Wie Modi die indische Außenpolitik veränderte

24.04.2024

In einer geopolitisch zersplitterten Welt ist es dem indischen Premierminister gelungen, sich die außerordentliche Unterstützung der Vereinigten Staaten zu sichern und gleichzeitig seine größten Feinde öffentlich zu hofieren.

Da der indische Premierminister Narendra Modi bei den im nächsten Monat beginnenden Parlamentswahlen eine dritte Amtszeit anstrebt, wird sich seine Kampagne auf die vielen Möglichkeiten stützen, mit denen er Indien während seines Jahrzehnts an der Macht verändert hat.

Die Außenpolitik ist kaum Teil der indischen Wahlkampfrede, aber Modi hat eine Ausnahme gemacht. Im Vorfeld der Wahlkampagne hat seine Partei, die Bharatiya Janata Party (BJP), Modis Slogan hervorgehoben, Indien als 'vishwaguru' oder Weltführer zu positionieren. Dieser Begriff feierte sein Debüt auf der Weltbühne, als Indien im vergangenen Jahr Gastgeber des G-20-Gipfels war. Im ganzen Land wurden daraufhin beeindruckende Banner von Modi und den verschiedenen G-20-Treffen aufgestellt.

Modis energische Offenlegung der Außenpolitik im öffentlichen Diskurs Indiens stellt eine deutliche Abkehr von der Vergangenheit dar, als außenpolitische Ereignisse außerhalb der Korridore und Kanzleien von Neu Delhi weitgehend unbekannt waren. Diese breitere Einbeziehung der Öffentlichkeit wäre zu begrüßen, wenn sie eine informierte Debatte, Transparenz und Rechenschaftspflicht für die Ergebnisse der Außenpolitik fördern würde. Doch inmitten der Polarisierung der Gesellschaft und der abnehmenden Pressefreiheit hat der öffentliche Diskurs die Beziehungen Indiens zu mehreren Ländern, insbesondere zu seinen Nachbarn, nur verkompliziert.

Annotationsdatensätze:
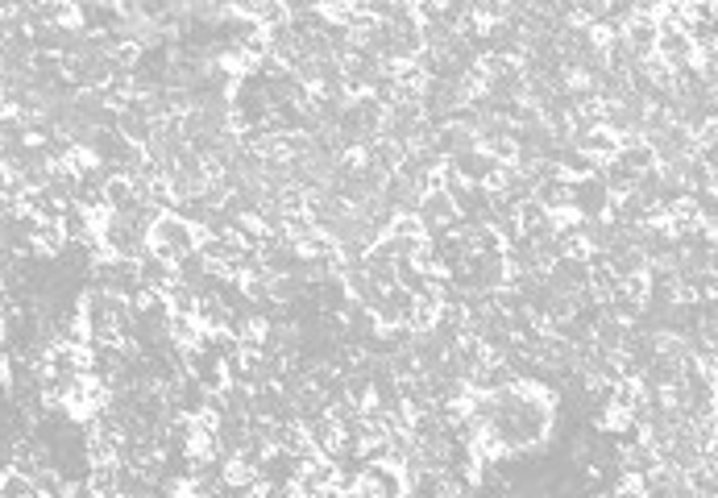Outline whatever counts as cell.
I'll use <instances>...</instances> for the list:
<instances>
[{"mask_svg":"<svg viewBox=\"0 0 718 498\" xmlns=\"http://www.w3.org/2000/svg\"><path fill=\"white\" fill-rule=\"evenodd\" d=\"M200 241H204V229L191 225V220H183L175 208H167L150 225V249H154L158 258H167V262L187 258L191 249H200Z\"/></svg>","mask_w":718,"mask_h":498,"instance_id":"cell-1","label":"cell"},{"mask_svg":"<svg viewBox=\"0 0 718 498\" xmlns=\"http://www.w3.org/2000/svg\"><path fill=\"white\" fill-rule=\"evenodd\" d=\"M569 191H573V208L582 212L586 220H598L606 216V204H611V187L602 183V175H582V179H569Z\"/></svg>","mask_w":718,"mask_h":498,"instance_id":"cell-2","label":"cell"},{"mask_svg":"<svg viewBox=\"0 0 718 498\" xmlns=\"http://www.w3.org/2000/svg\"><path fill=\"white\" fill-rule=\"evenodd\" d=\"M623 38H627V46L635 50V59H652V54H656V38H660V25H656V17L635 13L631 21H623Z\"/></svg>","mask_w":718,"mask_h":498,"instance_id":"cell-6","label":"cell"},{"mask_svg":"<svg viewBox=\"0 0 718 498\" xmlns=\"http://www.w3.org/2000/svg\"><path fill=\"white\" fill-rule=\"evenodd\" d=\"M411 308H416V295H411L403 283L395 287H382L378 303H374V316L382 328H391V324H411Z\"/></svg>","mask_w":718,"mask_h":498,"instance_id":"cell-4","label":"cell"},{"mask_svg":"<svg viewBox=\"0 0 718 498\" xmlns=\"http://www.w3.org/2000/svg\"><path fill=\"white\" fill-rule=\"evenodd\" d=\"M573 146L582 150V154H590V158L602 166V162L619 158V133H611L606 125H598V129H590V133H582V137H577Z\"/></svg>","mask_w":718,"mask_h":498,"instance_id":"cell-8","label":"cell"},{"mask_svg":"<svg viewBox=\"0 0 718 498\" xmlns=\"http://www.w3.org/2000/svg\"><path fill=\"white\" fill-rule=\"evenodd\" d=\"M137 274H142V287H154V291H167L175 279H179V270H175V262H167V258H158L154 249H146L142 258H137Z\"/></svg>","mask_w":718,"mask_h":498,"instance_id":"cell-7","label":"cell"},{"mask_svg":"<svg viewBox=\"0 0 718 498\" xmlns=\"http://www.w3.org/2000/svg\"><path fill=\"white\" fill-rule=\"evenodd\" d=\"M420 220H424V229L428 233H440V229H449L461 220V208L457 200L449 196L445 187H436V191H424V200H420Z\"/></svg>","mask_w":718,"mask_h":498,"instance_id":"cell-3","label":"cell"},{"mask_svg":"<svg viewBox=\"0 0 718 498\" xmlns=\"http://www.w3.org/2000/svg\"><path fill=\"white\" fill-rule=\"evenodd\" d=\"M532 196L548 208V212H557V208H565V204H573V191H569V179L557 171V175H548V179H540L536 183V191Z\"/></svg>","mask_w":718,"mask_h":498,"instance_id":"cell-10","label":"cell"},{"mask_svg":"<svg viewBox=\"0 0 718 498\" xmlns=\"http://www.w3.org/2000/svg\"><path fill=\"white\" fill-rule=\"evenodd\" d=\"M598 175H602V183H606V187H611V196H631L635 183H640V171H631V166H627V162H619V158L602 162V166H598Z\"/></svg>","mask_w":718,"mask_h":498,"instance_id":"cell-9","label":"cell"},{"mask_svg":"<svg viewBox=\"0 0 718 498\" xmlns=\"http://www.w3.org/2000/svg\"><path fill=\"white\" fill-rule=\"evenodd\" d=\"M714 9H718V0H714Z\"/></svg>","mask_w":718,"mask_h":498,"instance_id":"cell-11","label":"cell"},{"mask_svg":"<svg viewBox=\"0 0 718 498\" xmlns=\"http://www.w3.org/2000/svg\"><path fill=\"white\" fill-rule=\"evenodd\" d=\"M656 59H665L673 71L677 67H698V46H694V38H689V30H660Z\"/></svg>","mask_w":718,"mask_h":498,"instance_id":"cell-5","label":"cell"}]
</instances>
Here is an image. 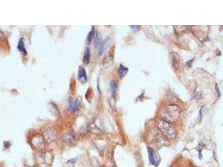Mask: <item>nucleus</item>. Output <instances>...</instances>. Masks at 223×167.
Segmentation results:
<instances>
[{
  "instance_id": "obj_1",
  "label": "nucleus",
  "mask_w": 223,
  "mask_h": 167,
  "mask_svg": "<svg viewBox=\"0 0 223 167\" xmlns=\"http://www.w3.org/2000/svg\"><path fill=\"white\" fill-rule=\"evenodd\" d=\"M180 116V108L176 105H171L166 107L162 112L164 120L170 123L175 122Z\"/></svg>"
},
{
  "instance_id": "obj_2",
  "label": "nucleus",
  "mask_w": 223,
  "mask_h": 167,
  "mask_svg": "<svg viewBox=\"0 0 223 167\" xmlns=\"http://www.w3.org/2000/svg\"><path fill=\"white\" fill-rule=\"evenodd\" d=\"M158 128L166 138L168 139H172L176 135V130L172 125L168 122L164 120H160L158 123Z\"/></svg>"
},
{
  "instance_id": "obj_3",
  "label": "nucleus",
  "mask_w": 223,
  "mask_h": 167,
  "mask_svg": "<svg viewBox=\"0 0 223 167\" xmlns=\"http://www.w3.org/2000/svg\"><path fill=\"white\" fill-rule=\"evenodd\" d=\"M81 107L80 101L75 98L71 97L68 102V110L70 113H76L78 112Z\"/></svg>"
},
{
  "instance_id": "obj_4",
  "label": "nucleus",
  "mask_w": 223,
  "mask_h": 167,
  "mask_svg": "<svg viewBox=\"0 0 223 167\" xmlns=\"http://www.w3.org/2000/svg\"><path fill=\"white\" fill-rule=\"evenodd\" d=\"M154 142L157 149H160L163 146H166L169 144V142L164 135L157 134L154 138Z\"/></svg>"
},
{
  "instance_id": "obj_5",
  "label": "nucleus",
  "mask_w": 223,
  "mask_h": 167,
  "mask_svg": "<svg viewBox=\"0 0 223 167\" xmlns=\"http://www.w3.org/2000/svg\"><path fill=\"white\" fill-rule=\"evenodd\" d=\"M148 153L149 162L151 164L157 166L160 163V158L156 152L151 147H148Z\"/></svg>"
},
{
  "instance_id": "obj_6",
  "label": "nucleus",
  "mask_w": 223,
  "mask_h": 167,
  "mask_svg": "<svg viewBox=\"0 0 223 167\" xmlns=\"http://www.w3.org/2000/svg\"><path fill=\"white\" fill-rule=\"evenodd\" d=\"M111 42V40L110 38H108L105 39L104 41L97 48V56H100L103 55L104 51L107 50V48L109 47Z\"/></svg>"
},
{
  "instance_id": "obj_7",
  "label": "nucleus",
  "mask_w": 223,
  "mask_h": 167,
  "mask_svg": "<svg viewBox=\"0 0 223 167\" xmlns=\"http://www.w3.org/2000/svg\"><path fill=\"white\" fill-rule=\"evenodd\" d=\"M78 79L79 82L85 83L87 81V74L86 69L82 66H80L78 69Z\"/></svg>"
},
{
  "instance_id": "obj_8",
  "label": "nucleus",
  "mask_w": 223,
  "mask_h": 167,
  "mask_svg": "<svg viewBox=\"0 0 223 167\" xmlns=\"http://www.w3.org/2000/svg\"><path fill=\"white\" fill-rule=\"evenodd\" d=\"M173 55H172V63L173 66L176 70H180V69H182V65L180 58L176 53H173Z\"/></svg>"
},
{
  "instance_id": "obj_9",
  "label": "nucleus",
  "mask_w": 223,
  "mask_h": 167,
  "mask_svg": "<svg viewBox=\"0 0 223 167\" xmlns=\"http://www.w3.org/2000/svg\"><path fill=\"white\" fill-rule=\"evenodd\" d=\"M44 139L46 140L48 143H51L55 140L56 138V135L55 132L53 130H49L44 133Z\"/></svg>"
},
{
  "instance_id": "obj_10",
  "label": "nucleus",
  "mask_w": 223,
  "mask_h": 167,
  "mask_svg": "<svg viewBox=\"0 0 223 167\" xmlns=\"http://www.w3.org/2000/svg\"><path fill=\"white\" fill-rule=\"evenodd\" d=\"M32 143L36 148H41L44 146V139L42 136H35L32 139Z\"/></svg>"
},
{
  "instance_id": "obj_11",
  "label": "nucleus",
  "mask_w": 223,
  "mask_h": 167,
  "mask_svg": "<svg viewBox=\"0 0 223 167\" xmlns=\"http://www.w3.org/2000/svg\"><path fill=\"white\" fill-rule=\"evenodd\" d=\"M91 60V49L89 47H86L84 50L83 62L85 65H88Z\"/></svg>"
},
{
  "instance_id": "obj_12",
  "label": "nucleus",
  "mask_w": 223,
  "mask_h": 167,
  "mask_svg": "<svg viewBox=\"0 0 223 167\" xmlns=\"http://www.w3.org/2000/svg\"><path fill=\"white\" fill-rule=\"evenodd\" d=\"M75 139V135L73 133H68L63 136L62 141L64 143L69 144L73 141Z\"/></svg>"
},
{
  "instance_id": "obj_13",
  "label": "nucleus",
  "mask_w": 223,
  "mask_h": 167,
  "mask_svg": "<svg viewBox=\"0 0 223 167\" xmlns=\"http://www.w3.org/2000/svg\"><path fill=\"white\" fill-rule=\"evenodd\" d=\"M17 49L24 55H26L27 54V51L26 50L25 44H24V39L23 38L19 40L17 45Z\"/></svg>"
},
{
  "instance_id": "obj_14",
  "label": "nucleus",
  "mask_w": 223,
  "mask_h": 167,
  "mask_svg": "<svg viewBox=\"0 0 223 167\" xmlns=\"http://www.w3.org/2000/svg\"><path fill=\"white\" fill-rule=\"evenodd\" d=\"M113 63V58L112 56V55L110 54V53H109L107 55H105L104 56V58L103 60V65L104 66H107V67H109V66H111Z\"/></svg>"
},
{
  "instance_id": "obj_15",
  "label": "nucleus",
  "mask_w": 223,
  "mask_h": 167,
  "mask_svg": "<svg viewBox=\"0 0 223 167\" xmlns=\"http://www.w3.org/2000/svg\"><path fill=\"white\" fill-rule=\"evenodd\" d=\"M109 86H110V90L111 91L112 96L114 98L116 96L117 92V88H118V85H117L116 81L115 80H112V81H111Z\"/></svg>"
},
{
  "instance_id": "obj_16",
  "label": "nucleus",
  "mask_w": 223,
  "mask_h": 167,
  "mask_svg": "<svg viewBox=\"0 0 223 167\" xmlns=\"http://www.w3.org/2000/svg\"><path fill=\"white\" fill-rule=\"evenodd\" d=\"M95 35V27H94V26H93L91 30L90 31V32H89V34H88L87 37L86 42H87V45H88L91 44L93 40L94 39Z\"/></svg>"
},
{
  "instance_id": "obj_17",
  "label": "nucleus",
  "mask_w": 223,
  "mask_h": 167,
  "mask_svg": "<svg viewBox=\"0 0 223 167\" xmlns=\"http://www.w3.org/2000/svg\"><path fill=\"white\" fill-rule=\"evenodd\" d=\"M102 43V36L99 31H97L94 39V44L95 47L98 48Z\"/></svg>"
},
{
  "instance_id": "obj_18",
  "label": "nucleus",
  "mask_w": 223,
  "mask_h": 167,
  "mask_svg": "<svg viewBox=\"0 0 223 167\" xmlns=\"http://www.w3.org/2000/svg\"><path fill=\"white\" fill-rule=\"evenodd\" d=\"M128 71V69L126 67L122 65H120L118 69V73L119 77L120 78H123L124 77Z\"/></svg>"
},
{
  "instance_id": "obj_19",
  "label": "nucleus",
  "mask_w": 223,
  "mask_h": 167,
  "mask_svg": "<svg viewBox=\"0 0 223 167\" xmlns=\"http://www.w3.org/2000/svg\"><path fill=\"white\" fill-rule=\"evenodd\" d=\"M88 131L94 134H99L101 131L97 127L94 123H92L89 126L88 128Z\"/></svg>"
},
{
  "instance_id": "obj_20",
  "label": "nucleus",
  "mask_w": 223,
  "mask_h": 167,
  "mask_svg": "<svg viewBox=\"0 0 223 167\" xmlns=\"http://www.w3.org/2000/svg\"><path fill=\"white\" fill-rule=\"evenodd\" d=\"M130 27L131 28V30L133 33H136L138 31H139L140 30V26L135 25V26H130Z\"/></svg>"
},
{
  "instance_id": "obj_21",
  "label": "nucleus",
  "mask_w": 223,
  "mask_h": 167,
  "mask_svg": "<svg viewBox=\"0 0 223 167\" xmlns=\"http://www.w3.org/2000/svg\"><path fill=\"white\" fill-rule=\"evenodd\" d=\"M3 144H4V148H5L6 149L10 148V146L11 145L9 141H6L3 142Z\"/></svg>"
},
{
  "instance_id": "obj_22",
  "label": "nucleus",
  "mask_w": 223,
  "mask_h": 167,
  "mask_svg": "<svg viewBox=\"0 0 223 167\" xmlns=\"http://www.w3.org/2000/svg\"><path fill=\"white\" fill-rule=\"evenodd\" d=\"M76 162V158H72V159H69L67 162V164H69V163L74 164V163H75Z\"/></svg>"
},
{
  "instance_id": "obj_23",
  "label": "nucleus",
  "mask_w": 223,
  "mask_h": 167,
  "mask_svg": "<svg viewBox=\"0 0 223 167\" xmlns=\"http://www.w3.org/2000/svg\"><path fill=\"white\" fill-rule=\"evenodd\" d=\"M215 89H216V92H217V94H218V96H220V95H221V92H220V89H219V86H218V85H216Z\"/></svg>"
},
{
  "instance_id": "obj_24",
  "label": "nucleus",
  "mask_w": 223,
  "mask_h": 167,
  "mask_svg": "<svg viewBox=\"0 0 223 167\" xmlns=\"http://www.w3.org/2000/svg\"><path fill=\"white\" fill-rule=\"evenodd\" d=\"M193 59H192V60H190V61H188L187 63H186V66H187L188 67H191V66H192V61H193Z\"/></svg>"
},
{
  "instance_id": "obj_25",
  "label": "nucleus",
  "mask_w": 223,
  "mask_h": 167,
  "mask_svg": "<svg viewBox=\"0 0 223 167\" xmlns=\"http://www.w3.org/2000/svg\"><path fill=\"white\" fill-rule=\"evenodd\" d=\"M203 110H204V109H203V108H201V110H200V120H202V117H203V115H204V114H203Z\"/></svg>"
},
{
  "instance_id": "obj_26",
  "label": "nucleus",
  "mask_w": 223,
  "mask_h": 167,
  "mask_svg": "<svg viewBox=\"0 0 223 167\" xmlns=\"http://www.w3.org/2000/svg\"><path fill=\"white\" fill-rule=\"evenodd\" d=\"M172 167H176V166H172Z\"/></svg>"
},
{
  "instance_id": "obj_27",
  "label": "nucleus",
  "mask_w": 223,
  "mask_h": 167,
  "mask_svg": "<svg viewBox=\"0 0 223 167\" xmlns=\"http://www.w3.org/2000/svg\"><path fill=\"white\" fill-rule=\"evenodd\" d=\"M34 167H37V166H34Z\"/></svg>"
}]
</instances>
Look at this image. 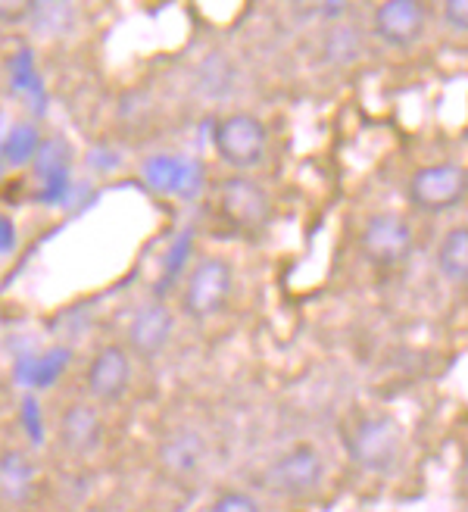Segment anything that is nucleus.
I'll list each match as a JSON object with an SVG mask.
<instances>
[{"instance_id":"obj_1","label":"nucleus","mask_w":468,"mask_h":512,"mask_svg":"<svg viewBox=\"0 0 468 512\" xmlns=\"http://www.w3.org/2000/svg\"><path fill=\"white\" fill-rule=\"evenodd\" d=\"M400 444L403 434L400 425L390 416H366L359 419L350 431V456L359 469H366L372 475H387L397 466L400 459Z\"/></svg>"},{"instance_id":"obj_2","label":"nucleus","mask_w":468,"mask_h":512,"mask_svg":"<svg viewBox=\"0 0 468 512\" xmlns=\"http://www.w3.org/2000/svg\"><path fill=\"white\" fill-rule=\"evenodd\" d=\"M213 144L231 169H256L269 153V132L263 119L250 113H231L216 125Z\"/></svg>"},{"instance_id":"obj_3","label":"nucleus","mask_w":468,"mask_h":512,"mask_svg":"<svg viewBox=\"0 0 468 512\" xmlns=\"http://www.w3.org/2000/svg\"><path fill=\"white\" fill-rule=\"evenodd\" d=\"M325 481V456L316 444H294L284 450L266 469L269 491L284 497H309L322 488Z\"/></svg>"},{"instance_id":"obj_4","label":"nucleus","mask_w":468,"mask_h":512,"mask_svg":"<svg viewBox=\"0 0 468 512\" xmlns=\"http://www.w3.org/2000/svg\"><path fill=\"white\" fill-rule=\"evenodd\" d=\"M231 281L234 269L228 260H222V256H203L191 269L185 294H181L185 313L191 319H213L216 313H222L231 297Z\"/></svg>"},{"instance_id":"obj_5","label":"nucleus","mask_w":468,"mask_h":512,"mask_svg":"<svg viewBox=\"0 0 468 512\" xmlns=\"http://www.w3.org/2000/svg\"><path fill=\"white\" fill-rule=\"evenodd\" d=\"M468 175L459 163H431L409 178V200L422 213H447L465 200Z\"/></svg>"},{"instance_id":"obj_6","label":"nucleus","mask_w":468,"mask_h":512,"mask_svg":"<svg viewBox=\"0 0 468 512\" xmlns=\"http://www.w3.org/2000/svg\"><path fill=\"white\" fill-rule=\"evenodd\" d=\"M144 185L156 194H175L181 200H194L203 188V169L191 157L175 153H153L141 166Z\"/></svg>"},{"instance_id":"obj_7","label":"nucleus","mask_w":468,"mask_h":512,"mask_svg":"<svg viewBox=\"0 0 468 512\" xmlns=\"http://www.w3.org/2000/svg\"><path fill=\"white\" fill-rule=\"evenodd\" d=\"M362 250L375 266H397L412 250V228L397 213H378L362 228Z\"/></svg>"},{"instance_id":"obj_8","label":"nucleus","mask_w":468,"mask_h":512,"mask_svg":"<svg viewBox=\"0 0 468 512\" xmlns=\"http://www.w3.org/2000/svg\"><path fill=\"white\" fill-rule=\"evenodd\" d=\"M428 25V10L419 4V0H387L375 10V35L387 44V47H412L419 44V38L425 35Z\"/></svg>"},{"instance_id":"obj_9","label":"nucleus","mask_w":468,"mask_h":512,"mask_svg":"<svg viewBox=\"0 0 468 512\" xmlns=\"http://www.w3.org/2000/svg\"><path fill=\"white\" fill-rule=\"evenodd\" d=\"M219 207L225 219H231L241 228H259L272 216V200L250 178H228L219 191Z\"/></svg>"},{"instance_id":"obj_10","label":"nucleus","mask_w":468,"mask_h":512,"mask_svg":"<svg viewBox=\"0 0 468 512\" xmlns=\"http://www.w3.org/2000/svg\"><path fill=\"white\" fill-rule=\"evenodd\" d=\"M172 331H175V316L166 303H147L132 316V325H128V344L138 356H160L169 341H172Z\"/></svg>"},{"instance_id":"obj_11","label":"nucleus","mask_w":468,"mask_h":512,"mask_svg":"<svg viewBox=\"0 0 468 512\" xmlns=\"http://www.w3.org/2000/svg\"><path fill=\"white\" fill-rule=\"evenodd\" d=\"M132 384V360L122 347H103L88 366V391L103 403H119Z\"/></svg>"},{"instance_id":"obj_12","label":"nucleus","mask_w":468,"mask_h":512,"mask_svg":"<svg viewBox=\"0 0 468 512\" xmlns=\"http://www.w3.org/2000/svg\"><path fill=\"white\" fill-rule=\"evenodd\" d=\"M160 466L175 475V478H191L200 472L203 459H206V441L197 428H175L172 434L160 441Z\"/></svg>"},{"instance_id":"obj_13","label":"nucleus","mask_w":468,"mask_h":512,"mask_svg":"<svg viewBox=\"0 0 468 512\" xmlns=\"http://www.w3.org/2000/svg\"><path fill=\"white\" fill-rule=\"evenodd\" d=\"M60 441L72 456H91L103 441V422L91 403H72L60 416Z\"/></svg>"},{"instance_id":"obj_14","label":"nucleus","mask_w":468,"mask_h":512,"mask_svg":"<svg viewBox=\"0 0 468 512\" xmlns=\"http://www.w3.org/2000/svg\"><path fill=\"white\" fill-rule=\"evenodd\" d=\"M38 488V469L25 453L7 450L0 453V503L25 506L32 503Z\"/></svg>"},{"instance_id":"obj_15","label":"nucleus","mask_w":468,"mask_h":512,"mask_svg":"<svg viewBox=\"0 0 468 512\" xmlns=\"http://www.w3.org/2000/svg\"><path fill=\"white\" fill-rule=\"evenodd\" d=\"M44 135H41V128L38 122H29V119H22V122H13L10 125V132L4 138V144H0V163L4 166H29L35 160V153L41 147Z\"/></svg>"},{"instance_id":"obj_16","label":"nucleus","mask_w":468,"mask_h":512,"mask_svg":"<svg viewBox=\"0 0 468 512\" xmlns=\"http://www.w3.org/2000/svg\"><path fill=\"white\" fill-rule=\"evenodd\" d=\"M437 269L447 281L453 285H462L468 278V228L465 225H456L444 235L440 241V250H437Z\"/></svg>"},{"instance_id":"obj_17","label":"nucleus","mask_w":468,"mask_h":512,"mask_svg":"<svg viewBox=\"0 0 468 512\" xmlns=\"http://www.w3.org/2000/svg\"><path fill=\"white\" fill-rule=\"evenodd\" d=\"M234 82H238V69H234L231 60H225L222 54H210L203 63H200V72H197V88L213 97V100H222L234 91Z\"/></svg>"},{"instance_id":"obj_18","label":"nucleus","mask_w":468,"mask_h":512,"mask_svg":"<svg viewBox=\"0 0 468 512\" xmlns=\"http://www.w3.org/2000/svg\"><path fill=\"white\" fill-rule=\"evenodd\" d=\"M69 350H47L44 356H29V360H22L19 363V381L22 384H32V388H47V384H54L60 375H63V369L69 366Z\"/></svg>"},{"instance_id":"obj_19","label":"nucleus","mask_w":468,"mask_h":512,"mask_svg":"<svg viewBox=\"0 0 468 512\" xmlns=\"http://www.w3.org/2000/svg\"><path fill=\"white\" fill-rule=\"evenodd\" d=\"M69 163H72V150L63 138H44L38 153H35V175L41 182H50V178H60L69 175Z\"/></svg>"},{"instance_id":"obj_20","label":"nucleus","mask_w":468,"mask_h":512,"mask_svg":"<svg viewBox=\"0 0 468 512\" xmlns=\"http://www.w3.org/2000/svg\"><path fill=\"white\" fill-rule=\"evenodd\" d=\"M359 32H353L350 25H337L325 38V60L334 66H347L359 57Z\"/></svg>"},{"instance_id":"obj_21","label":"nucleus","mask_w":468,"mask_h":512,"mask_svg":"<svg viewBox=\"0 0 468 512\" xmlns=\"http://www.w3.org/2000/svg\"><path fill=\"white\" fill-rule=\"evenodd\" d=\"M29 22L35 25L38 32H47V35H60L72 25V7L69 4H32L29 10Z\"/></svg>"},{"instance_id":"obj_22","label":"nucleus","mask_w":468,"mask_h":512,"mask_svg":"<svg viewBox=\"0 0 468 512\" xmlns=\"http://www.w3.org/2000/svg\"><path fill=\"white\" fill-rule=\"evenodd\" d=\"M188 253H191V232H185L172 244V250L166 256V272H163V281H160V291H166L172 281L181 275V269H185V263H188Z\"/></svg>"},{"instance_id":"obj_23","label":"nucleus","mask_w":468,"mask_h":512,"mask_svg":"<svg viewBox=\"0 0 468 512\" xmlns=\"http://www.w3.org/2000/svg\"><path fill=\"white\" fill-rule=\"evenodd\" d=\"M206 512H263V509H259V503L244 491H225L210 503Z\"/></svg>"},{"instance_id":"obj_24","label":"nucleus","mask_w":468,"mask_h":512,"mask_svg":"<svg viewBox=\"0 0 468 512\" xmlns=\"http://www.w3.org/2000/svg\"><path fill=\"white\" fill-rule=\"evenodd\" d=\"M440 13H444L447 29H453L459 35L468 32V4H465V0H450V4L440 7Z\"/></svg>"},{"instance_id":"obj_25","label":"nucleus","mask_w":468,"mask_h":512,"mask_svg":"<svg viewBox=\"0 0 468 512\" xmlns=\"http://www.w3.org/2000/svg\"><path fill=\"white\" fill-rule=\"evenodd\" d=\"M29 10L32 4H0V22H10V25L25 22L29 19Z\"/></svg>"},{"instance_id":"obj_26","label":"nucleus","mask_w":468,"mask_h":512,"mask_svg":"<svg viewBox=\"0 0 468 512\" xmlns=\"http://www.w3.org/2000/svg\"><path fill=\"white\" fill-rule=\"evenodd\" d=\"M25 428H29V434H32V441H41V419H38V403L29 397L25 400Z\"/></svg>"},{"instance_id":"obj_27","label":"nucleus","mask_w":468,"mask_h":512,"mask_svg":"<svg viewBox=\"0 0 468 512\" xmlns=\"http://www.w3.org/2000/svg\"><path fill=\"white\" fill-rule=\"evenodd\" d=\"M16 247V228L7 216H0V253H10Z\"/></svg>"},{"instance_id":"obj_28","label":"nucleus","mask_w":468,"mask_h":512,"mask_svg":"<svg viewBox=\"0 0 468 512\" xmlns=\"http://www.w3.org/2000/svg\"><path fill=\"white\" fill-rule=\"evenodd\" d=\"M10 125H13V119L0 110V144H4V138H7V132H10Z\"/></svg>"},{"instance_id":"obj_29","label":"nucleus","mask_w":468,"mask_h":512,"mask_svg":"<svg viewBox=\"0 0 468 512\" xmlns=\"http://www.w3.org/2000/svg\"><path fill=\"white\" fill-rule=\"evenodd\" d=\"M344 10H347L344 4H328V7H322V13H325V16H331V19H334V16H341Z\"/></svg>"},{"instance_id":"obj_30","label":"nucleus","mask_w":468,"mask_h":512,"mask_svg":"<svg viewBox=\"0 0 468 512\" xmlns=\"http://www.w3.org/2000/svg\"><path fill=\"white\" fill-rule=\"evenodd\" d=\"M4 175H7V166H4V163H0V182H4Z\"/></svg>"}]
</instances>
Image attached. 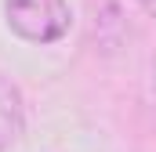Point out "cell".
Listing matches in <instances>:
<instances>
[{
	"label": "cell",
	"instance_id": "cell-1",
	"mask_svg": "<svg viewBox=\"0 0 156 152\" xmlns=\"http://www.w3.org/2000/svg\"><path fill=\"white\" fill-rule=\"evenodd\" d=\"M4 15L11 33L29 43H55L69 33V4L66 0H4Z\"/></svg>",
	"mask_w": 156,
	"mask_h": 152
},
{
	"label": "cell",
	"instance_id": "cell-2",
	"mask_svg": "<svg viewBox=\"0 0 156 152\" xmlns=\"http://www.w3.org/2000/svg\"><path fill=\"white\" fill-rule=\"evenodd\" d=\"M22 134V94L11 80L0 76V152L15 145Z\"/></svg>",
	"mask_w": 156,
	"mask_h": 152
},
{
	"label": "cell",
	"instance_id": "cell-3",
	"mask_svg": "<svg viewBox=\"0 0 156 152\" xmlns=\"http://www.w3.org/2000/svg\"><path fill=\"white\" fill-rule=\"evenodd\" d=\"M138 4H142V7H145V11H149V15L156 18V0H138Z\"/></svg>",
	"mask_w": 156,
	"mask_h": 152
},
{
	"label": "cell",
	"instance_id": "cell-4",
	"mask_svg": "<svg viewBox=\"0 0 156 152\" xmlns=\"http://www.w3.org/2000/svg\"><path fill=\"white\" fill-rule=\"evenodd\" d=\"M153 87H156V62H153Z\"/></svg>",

Aufgabenstellung: Welche Wirkungen müsste die breitere Einbeziehung der Öffentlichkeit laut dem Artikel über Modis Außenpolitik haben, damit sie zu begrüßen wäre? Zählen Sie alle auf.

Schriftliche Antwort:
- eine informierte Debatte fördern
- Transparenz fördern
- Rechenschaftspflicht für die Ergebnisse der Außenpolitik fördern